Confondu très souvent avec le dieu Apollon,
Hélios ne figure cependant pas au nombre des grands
Dieux romains. Il est avant tout le serviteur de Jupiter
et accomplit chaque jour, monté sur son char d'or, une course
à travers les cieux ; le soir, il se repose à l'Ouest,
au nord de l'Océan, dans l'île des Bienheureux. Il est
suivi de Séléné, la Lune.
Hélios est le seul dieu qui peut observer d'un seul
regard la surface entière de la Terre et renseigner l'Olympe
sur ce qui s'y passe. Aussi, on le voit, dans les légendes,
avertir Vulcain que Vénus
le trompe avec Mars, ou signaler
à Cérès que Pluton,
le dieu des enfers est l'auteur du rapt de sa fille Perséphone.
Il apparaît également dans la légende
d'Ulysse ; les compagnons du héros ayant
dévoré en Sicile une partie de ses troupeaux
sacrés, Hélios réclame à Jupiter
une vengeance exemplaire, et le dieu souverain foudroya sans
pitié les impies.
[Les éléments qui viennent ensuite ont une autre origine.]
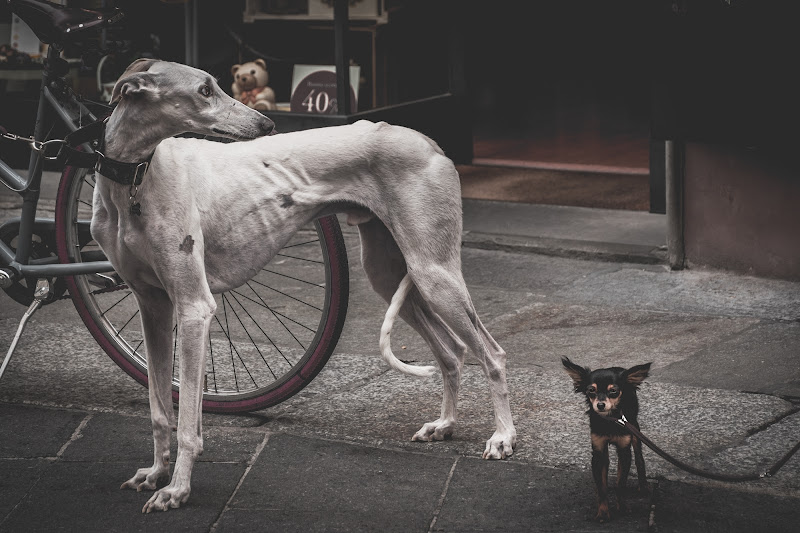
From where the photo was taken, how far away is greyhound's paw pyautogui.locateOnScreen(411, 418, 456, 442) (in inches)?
188

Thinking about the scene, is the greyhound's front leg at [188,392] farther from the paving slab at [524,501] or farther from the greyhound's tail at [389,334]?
the paving slab at [524,501]

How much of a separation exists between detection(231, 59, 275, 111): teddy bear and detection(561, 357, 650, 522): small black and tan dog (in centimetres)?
621

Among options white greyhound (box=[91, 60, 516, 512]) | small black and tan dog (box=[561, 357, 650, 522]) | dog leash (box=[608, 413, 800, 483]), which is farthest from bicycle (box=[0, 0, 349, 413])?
dog leash (box=[608, 413, 800, 483])

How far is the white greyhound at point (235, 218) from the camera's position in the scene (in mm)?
4043

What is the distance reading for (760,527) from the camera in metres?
3.95

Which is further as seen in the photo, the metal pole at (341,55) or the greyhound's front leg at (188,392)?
the metal pole at (341,55)

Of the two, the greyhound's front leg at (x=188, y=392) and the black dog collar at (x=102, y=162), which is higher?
the black dog collar at (x=102, y=162)

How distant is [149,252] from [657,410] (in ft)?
7.45

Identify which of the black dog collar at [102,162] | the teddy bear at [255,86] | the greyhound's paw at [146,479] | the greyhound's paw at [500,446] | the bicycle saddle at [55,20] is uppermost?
the bicycle saddle at [55,20]

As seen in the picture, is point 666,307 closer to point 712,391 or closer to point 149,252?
point 712,391

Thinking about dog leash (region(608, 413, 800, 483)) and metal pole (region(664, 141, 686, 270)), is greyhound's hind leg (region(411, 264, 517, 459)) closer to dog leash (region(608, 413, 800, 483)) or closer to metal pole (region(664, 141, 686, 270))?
dog leash (region(608, 413, 800, 483))

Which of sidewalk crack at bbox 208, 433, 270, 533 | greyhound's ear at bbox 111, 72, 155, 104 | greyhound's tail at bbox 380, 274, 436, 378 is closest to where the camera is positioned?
greyhound's ear at bbox 111, 72, 155, 104

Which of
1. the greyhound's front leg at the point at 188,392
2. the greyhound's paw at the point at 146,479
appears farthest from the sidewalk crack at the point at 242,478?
the greyhound's paw at the point at 146,479

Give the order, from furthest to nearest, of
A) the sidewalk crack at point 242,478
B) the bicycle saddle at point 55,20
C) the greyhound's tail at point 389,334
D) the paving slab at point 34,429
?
the bicycle saddle at point 55,20 → the paving slab at point 34,429 → the greyhound's tail at point 389,334 → the sidewalk crack at point 242,478
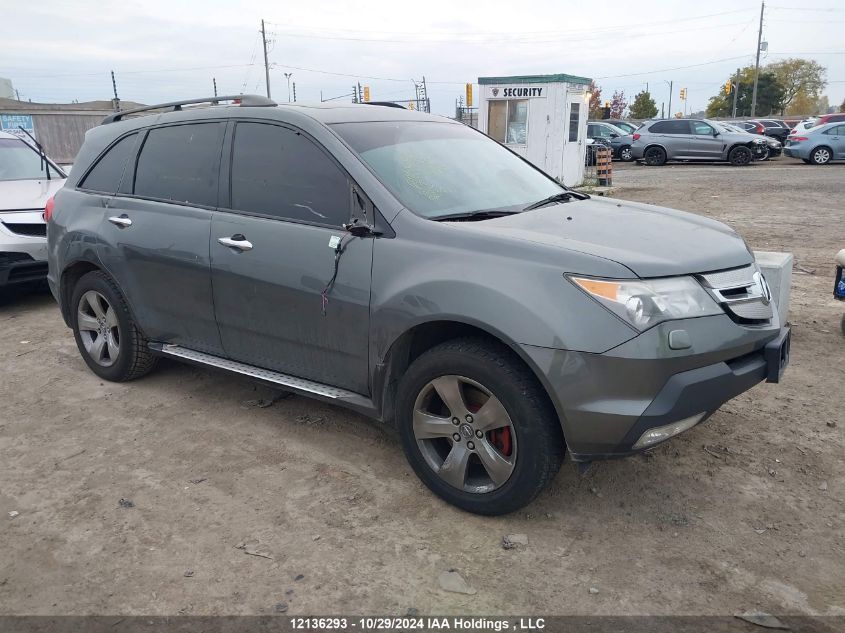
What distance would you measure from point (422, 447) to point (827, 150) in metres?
24.6

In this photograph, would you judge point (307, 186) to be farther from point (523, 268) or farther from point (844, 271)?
point (844, 271)

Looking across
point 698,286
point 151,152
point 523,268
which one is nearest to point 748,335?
point 698,286

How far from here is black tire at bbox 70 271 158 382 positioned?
4559 mm

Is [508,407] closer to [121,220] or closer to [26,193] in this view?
[121,220]

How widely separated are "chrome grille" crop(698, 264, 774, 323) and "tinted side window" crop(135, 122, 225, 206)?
2.70 meters

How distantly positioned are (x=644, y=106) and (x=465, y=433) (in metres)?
74.9

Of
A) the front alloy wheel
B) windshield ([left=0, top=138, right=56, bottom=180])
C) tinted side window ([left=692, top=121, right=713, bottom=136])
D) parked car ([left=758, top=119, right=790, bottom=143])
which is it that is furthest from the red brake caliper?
parked car ([left=758, top=119, right=790, bottom=143])

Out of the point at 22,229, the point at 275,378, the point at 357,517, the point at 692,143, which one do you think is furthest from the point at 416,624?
the point at 692,143

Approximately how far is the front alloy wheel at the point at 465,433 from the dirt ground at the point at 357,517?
20cm

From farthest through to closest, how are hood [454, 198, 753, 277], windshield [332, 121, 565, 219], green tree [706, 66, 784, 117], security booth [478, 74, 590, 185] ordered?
green tree [706, 66, 784, 117], security booth [478, 74, 590, 185], windshield [332, 121, 565, 219], hood [454, 198, 753, 277]

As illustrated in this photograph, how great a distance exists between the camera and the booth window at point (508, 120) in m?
17.1

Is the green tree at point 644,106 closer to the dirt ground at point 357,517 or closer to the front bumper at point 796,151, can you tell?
A: the front bumper at point 796,151

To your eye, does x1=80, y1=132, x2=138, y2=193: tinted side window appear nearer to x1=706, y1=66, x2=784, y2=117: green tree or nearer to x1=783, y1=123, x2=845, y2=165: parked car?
x1=783, y1=123, x2=845, y2=165: parked car

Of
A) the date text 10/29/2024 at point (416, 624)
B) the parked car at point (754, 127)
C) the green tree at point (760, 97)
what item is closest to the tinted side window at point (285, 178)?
the date text 10/29/2024 at point (416, 624)
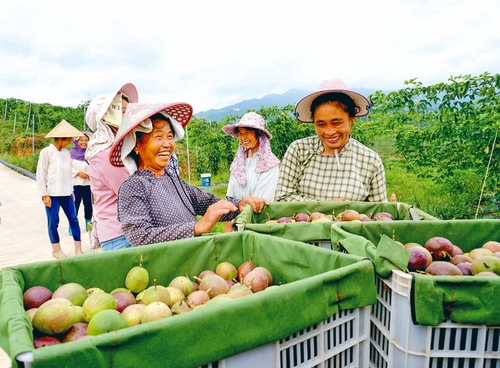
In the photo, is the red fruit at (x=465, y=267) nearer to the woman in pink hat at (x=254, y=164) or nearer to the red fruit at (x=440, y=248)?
the red fruit at (x=440, y=248)

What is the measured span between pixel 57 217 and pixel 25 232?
233 centimetres

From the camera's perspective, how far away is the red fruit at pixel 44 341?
117 cm

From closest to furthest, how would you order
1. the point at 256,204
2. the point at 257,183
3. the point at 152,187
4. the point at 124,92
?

Dans le Panthéon grec, sa place est
modeste ; cependant, l'idée qu'il évoque, le Soleil,
centre du monde, dispensateur de la lumière et de la chaleur
indispensable à la vie, par opposition aux
ténèbres et à la mort, a pris, à la fin
de l'Antiquité, une importance considérable, à
tel point que le dieu Soleil, sous diverses dénominations
(Mithra, Sol Sanctissimus, Sol Invictus), est devenu le dieu
essentiel, sinon unique, du paganisme proche de sa fin.
On le figurait toujours jeune, la chevelure abondante, ceinte d'une
couronne radiée. On voyait à Rhodes sa statue
colossale. Il est représenté au fronton oriental du
Parthénon, et, très fréquemment, sur les
peintures des vases ou les monnaies de Rhodes.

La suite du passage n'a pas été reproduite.